• [SOURCE EXTRACT]:
[Start of section]

Anti-Cult and Proud

The Boston Phoenix/August 23, 1996
By Rick Ross

Dan Kennedy's article "Paper Trail" (Don't Quote Me, News, July 19), about Scientology's efforts to obtain, edit, and maintain the archives of the Cult-watch-dog group CAN (the Cult Awareness Network) was revealing. Allowing the "Cult of Greed" (Time magazine's phrase) to supervise such files would be like letting the fox watch the hen-house. Hopefully, common sense will prevail, and the materials in question will be put beyond the group's grasp.

Please allow me to clarify some important points concerning this story. Jason Scott was a member of the United Pentecostal Church International. This group is regarded by most evangelical and fundamental Christians as a "cult." The Assemblies of God, the largest Pentecostal denomination, has denounced them.

No charge of "kidnapping" was ever filed in the Scott case. I have never "kidnapped" anyone or been charged with such an offense. Jason Scott and his brothers were not allowed to leave. There was a criminal trial concerning the Scott case: the charge was "unlawful imprisonment" and I was found "not guilty." Scientology was involved in promoting both the criminal case, which was not filed for almost three years, and the civil suit. The civil-suit judgment against me is now under appeal.

[End of section]

• [DATA FOR REVIEW]:

[Start of section]

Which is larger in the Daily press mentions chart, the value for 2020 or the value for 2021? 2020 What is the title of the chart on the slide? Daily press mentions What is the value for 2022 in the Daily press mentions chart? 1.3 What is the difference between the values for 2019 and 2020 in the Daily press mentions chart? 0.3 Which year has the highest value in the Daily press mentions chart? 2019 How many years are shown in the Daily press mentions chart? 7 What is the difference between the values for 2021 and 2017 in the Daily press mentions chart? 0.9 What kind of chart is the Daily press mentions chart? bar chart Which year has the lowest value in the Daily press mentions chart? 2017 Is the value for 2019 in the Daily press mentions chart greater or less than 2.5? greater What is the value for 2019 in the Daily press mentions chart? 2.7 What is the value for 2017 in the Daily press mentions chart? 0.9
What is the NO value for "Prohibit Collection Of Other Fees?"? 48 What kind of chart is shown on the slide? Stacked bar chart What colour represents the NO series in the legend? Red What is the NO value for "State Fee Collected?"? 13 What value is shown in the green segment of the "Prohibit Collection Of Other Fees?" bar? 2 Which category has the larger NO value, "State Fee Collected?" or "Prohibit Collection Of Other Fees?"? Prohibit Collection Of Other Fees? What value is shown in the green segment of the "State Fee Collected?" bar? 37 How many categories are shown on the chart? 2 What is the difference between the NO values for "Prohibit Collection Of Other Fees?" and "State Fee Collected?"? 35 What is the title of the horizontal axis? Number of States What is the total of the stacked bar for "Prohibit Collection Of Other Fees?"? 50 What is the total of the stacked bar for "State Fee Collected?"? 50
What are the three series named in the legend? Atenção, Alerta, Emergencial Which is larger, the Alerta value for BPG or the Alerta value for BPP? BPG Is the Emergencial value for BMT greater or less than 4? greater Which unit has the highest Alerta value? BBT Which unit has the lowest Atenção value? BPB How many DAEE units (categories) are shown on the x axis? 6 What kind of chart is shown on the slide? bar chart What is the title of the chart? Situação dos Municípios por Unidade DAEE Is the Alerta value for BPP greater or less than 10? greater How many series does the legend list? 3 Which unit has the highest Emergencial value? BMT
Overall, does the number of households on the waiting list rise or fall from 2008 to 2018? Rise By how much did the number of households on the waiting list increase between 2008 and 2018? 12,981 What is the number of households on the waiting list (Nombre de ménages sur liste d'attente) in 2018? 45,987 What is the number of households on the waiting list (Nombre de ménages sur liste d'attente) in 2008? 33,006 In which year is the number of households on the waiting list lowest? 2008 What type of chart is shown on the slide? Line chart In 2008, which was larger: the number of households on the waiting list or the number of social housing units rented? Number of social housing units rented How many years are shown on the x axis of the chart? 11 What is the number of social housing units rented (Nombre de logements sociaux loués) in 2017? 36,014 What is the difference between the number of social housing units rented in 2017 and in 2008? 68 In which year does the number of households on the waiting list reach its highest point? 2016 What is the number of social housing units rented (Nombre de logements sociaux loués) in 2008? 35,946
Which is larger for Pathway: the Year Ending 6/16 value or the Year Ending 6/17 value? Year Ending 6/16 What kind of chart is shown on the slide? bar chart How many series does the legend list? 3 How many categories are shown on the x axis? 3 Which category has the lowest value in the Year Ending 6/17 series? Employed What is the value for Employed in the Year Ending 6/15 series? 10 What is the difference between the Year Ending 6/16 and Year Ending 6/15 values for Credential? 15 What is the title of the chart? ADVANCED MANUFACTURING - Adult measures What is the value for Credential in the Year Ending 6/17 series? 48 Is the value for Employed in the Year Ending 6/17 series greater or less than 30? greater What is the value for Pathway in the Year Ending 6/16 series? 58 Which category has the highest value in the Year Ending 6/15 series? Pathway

[End of section]

Reproduce the passage of the anti-cult letter starting at "Dan Kennedy's article" and ending at "the group's grasp.", word for word.

• [ANSWER TO THIS EXERCISE]:
Dan Kennedy's article "Paper Trail" (Don't Quote Me, News, July 19), about Scientology's efforts to obtain, edit, and maintain the archives of the Cult-watch-dog group CAN (the Cult Awareness Network) was revealing. Allowing the "Cult of Greed" (Time magazine's phrase) to supervise such files would be like letting the fox watch the hen-house. Hopefully, common sense will prevail, and the materials in question will be put beyond the group's grasp.